--- EXCERPTED PASSAGE ---
Directions to Orchard Hub: 13751 Road 29, Dolores, Colorado : THIRD DRIVEWAY ON THE WEST SIDE OF ROAD NORTH OF SOUTHWEST SEED
By The Nature Conservancy | July 20, 2020
In the southwestern corner of Colorado, thousands of historic apple trees dot the landscape, producing an estimated 50,000 bushels of fruit that currently go to waste. Montezuma Orchard Restoration Project (MORP) hopes that one day soon all those apples will be turned into juice. This hope is one step closer to reality as they have now acquired a new property to serve the community as an “Orchard Hub”. The property purchase was made possible through a successful capital campaign with major support from The Nature Conservancy, Gates Family Foundation, Kenney Brothers Foundation, El Pomar Foundation, Onward! A Legacy Foundation, and individual supporters of MORP.
The Nature Conservancy (TNC) has partnered with MORP on both the purchase of the property and the restoration efforts. The 36-acre property located just north of Cortez provides a place to launch the on-the- ground efforts MORP began contemplating more than a decade ago. The partners plan to demonstrate water conservation in orchards while saving Montezuma County’s rare and endangered apples and turning them into a value-added product, such as juice or cider. This work will preserve the area’s unique heritage while providing local farmers with a reliable income for their fruit for the first time in a generation.
Montezuma Orchard Restoration Project was started with a goal to preserve Colorado’s fruit growing heritage and restore an orchard culture and economy to the southwestern region. In the early 1900s, apples were a big part of the economy in southwestern Colorado along the Dolores River. In fact, apples were once Colorado’s main fruit crop. But over time, apple orchards gave way to hay, alfalfa and other crops that were more lucrative—and also more water intensive.
“Bringing back apples is not only about preserving the past,” said MORP Co-Director Jude Schuenemeyer. “Apples use less water than other common crops in the area, and historic, wide-spaced orchards provide habitat for native pollinators, wildlife and plants. By testing irrigation strategies and looking into reviving apple production, we can increase the understanding of how to best provide food and manage water sustainably for the area.”
MORP plans to convert their 36 acres from flood-irrigated pasture grass back to an heirloom apple orchard. There, The Nature Conservancy will help MORP improve irrigation efficiency and showcase efficient water use practices, such as drip irrigation and soil moisture monitoring, to local farmers. By planting native grasses between the trees, like buffalo grass and blue grama, the soil will hold in more moisture and the whole area will become more resistant to drought.
The Nature Conservancy became involved in the project as a way to investigate and test options for switching crops to conserve water. Crop switching can be a tool to benefit both rivers and the rural communities that depend on them.
“We are excited to support MORP’s efforts to address water use and community resiliency,” said Celene Hawkins, Western Colorado water project director for The Nature Conservancy in Colorado. “This partnership will enable us to learn more about the benefits of crop switching and what it could mean for water use in southwest Colorado.”
MORP is also involving the local community at every step of the process. By building a classroom, hosting community events, working with Americorps volunteers and partnering with local farmers, the organization is aiming to make orchard cultivation replicable for others in the region. This new property will be a hub to make this work possible.
“I see this as a community-based project that supports local agriculture, while also helping the region think about its options in an increasingly dry future,” added Hawkins.
MORP is also using the historic orchard property to create a genetic bank for the rare heirloom apples they’re saving. All these efforts are pointed toward reviving the apple economy on a broader scale.

--- DATA SHOWN ---
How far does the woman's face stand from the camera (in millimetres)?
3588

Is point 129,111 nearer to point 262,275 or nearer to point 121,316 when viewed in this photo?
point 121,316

--- EXERCISES TO COMPLETE ---
• a. Translate this sentence from the Orchard Hub article into Spanish: "In fact, apples were once Colorado’s main fruit crop."
• b. Rewrite the Orchard Hub article between "The Nature Conservancy became" and "depend on them.", inclusive, substituting "streams" for "rivers".
• c. Answer these questions using the Orchard Hub article:
(i) How many acres does the new property cover?
(ii) Which two native grasses will be planted between the trees?
(iii) Who is the MORP Co-Director quoted in the article?

--- SOLUTION SET ---
• a. De hecho, las manzanas fueron en otro tiempo el principal cultivo frutal de Colorado.

• b.
The Nature Conservancy became involved in the project as a way to investigate and test options for switching crops to conserve water. Crop switching can be a tool to benefit both streams and the rural communities that depend on them.

• c.
(i) 36 acres
(ii) Buffalo grass and blue grama
(iii) Jude Schuenemeyer